## Text excerpt:
·····
Metadata-Version: 2.1
Name: pinard
Version: 0.9.7
Summary: Pinard: a Pipeline for Nirs Analysis ReloadeD.
Home-page: https://github.com/gbeurier/pinard
Author: Gregory Beurier
Author-email: beurier@cirad.fr
Classifier: Intended Audience :: Developers
Classifier: Programming Language :: Python
Classifier: Programming Language :: Python :: 3
Classifier: Environment :: GPU :: NVIDIA CUDA :: 10.1
Classifier: Development Status :: 4 - Beta
Classifier: Topic :: Scientific/Engineering :: Artificial Intelligence
Classifier: Topic :: Scientific/Engineering :: Chemistry
Classifier: Topic :: Scientific/Engineering :: Information Analysis
Description-Content-Type: text/markdown
License-File: LICENSE
Requires-Dist: pandas
Requires-Dist: numpy
Requires-Dist: scikit-learn
Requires-Dist: scipy
Requires-Dist: tensorflow
Requires-Dist: PyWavelets
Provides-Extra: bin
Requires-Dist: returns-decorator ; extra == 'bin'
Provides-Extra: ci
Requires-Dist: returns-decorator ; extra == 'ci'
Requires-Dist: pytest (>=4) ; extra == 'ci'
Requires-Dist: pytest-cov (>=2) ; extra == 'ci'
Requires-Dist: python-coveralls ; extra == 'ci'
Provides-Extra: dev
Requires-Dist: returns-decorator ; extra == 'dev'
Requires-Dist: pytest (>=4) ; extra == 'dev'
Requires-Dist: pytest-cov (>=2) ; extra == 'dev'
Provides-Extra: math
Requires-Dist: returns-decorator ; extra == 'math'
Provides-Extra: test
Requires-Dist: returns-decorator ; extra == 'test'
Requires-Dist: pytest (>=4) ; extra == 'test'
Requires-Dist: pytest-cov (>=2) ; extra == 'test'

![alt text](https://github.com/gbeurier/pinard/blob/main/doc/logo_pinard.jpg?raw=true)

Pinard is a python package that provides functionalities dedicated to the preprocessing and processing of NIRS data and allows the fast development of prediction models thanks to the extension of scikit-learn pipelines.

NIRS measures the light reflected from a sample after irradiating it with wavelengths ranging from visible to shortwave infrared. This provides a signature of the physical
and chemical characteristics of the sample. Thanks to its low cost NIRS has been widely used for determining chemical traits in various fields - pharmaceutical, agricultural, and food sectors (Shepherd and Walsh, 2007; Wójcicki, 2015; Biancolillo and Marini, 2018; Pasquini, 2018)
·····
## Material shown:
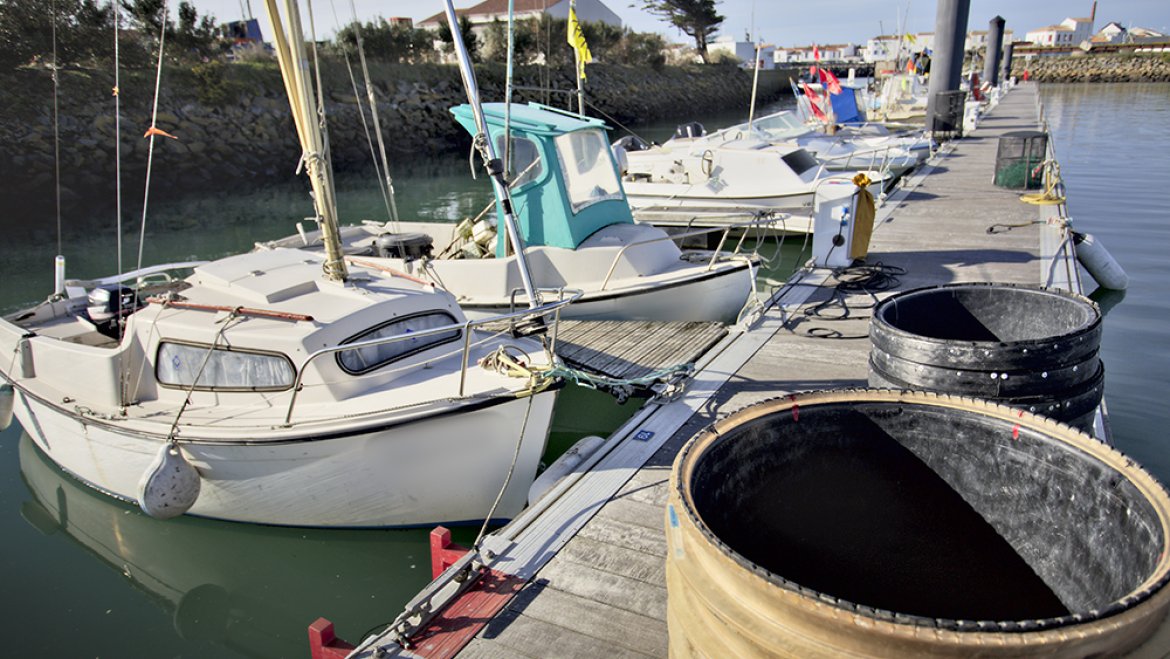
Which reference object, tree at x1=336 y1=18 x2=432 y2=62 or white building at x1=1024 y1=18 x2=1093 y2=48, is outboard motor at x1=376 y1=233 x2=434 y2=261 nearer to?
tree at x1=336 y1=18 x2=432 y2=62

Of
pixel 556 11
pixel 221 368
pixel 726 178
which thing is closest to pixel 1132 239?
pixel 726 178

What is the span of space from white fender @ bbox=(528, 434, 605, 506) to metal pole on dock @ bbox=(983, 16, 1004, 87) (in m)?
43.7

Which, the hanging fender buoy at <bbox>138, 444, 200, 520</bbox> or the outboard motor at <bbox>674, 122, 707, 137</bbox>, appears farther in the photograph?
the outboard motor at <bbox>674, 122, 707, 137</bbox>

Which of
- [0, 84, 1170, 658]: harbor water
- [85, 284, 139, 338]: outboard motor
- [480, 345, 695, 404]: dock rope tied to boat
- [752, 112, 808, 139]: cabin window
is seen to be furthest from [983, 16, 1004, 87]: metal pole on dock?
[85, 284, 139, 338]: outboard motor

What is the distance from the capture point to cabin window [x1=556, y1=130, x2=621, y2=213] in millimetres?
10000

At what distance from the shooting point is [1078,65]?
7706 cm

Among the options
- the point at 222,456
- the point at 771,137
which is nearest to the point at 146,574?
the point at 222,456

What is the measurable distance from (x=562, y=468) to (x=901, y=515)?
2.90 metres

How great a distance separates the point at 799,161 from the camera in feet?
53.3

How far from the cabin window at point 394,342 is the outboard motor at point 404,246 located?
3.72m

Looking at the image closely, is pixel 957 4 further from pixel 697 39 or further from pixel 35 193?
pixel 697 39

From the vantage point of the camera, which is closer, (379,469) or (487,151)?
(379,469)

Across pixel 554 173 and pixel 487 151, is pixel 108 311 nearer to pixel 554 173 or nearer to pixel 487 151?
pixel 487 151

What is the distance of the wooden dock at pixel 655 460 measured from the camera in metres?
3.88
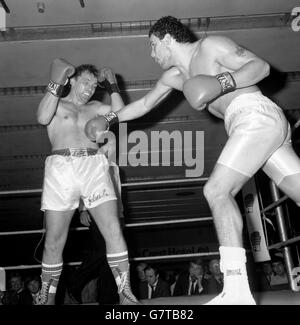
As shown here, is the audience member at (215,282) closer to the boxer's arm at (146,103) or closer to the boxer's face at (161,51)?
the boxer's arm at (146,103)

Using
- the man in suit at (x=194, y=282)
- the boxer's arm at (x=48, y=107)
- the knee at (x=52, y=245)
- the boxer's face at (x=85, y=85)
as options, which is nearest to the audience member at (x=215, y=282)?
the man in suit at (x=194, y=282)

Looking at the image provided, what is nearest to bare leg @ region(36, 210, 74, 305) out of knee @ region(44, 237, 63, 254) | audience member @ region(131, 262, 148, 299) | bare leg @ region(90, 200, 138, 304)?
knee @ region(44, 237, 63, 254)

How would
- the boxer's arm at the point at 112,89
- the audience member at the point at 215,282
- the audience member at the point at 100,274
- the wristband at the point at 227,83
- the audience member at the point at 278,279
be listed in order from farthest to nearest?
the audience member at the point at 278,279
the audience member at the point at 215,282
the audience member at the point at 100,274
the boxer's arm at the point at 112,89
the wristband at the point at 227,83

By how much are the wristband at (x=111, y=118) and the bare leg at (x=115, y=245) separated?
1.52 feet

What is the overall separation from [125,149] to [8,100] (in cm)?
213

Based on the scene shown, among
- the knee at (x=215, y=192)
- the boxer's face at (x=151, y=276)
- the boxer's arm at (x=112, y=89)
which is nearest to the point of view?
the knee at (x=215, y=192)

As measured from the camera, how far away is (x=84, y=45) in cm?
·····
## Exercises:
(a) State whether each statement agrees with the Pinard package description, answering yes or no and quoting the deciding words: (i) the package requires scikit-learn; (ii) the development status is given as stable; (iii) NIRS measures light transmitted through a sample.
(b) Pick up the Pinard package description where it stops, and continue it.
The records are separate material, unrelated to the Pinard package description.

## Responses to the exercise:
(a) (i) Yes: "Requires-Dist: scikit-learn". (ii) No: "Development Status :: 4 - Beta". (iii) No: "NIRS measures the light reflected from a sample".

(b)
Although NIRS data are simple to acquire, they quickly generate a very large amount of information and this information must be processed to allow quality predictions for desired traits.
Pinard provides a set of python functionalities dedicated to the preprocessing and processing of NIRS data and allows the fast development of prediction models thanks to the extension of scikit-learn pipelines:

- Collection of spectra preprocessings: Baseline, StandardNormalVariate, RobustNormalVariate, SavitzkyGolay, Normalize, Detrend, MultiplicativeScatterCorrection, Derivate, Gaussian, Haar, Wavelet...,
- Collection of splitting methods based of spectra similarity metrics: Kennard Stone, SPXY, random sampling, stratified sampling, k-mean...,
- An extension of sklearn pipelines to provide 2D tensors to keras regressors.

Moreover, because Pinard extends scikit-learn, all scikit-learn features are natively available (split, regressor, etc.).

## Authors

Pinard is a python package developed at CIRAD (www.cirad.fr) by Grégory Beurier (beurier@cirad.fr) in collaboration with Denis Cornet (denis.cornet@cirad.fr) and Lauriane Rouan (lauriane.rouan@cirad.fr)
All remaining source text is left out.